New twist on chemistry method reveals a treasure trove of novel protein targets for small-molecule drugs

Improving upon an approach they developed two years ago, a bicoastal team of chemists add new power to drug discovery efforts.    

October 31, 2019


LA JOLLA, CA, and JUPITER, FL — The world of possibility for new and better small-molecule medicines has widened significantly with the latest discovery from chemists at Scripps Research. A team led by Christopher Parker, PhD, and Ben Cravatt, PhD, found a way to quickly identify proteins that can interact with drug candidates directly in living cells.

The findings, published in Nature Chemistry, provide a valuable new approach to power drug discovery across a range of disease areas including cancer, immunology and neurobiology. 

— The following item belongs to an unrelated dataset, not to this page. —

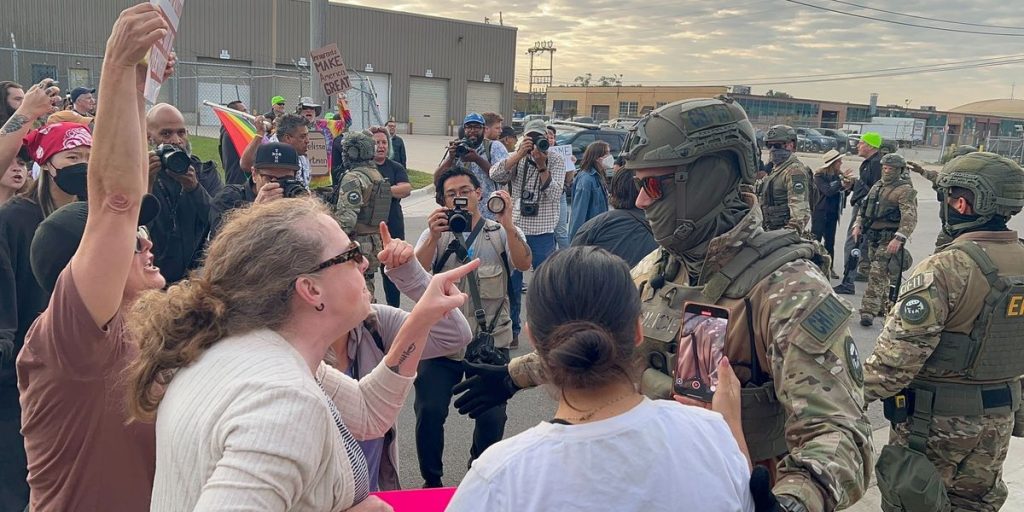 Democratic candidates among the progressive group obstructing road outside ICE facility.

“Even with all of the advances in drug development and medical care, only a fraction of our 20,000-or-so human proteins are targeted by drugs today,” says Parker, assistant professor of chemistry on Scripps Research’s Florida campus. “We found a way to survey the landscape of proteins that exist in human cells and identify ‘druggable’ areas that are still flying under the radar of modern medicine.”

The majority of all medicines today are what’s known as “small molecule” drugs, a category encompassing everything from aspirin to antidepressants. Usually taken by mouth, these drugs exert their effect by acting on proteins in the body. Some may stimulate a cellular process that creates a desired effect; others may block a process that’s causing trouble. Aspirin, for example, inactivates a type of protein that that causes inflammation.

But as Parker notes, only a small share of human proteins is currently considered “druggable.” Roughly 6,000 proteins are known to be involved in human disease, yet a scant 600 have drugs targeting them.

As the team set out to map new and better drug targets, they had a favorable starting point. They were able to build upon their landmark study in Cell from two years earlier, in which they introduced a new process using chemical “probes,” which are essentially tiny fragments of small-molecule drugs that bind to a protein partner. This study revealed thousands of new protein-fragment interactions in human cells and showed that these interactions could be advanced to small molecules that modulate protein function. The research was eye-opening, but there was a catch: The scientists weren’t always able to easily discern exactly how selective or “druggable” these interactions were, Parker says.  

The new research, led by Parker and Yujia Wang, a graduate student in the Cravatt lab, presents a much faster way to find and confirm promising new drug targets. The team built a library of specialized probes that would leave little room for mystery. They did this by creating pairs of drug fragments that were mirror images of one another—and therefore, not superimposable—but otherwise identical.

“By minimizing the structural differences between the probes, we were able to more efficiently home in on uniquely druggable protein targets,” Parker says.

Finding unique targets is key, as drug developers want a medicine to only interact with a specific protein to control the outcome of interest, and not create undesirable side effects. “It’s an expedited way to map these types of targets and gain confidence that you’re hitting druggable sites,” he says.

By directly comparing the protein interactions of each mirror image, the team was able to cancel out interactions that weren’t as useful for drug discovery. For example, if both members of a pair stuck to many of the same proteins, but only one protein elicited a preference for one of the mirror images, it was a clear sign of a promising druggable site.

The study tested a set of eight mirror-image probes on human white blood cells; these cells are central to immune response, making them of special interest for medicine. However, future studies can test out different probes on a wide range of cells—the possibilities are seemingly endless.

“There are a number of exciting directions this can take us next,” says Parker. “We want to figure out ways to find as many druggable proteins as we can.”

Authors of the study, “Expedited mapping of the ligandable proteome using fully functionalized enantiomeric probe pairs,” include Yujia Wang, Melissa M. Dix, Giulia Bianco, Jarrett R. Remsberg, Hsin-Yu Lee, Stefano Forli, Christopher G. Parker and Benjamin F. Cravatt of Scripps Research; Marian Kalocsay and Steven P. Gygi of Harvard; and Gregory Vite, and R. Michael Lawrence of Bristol-Myers Squibb.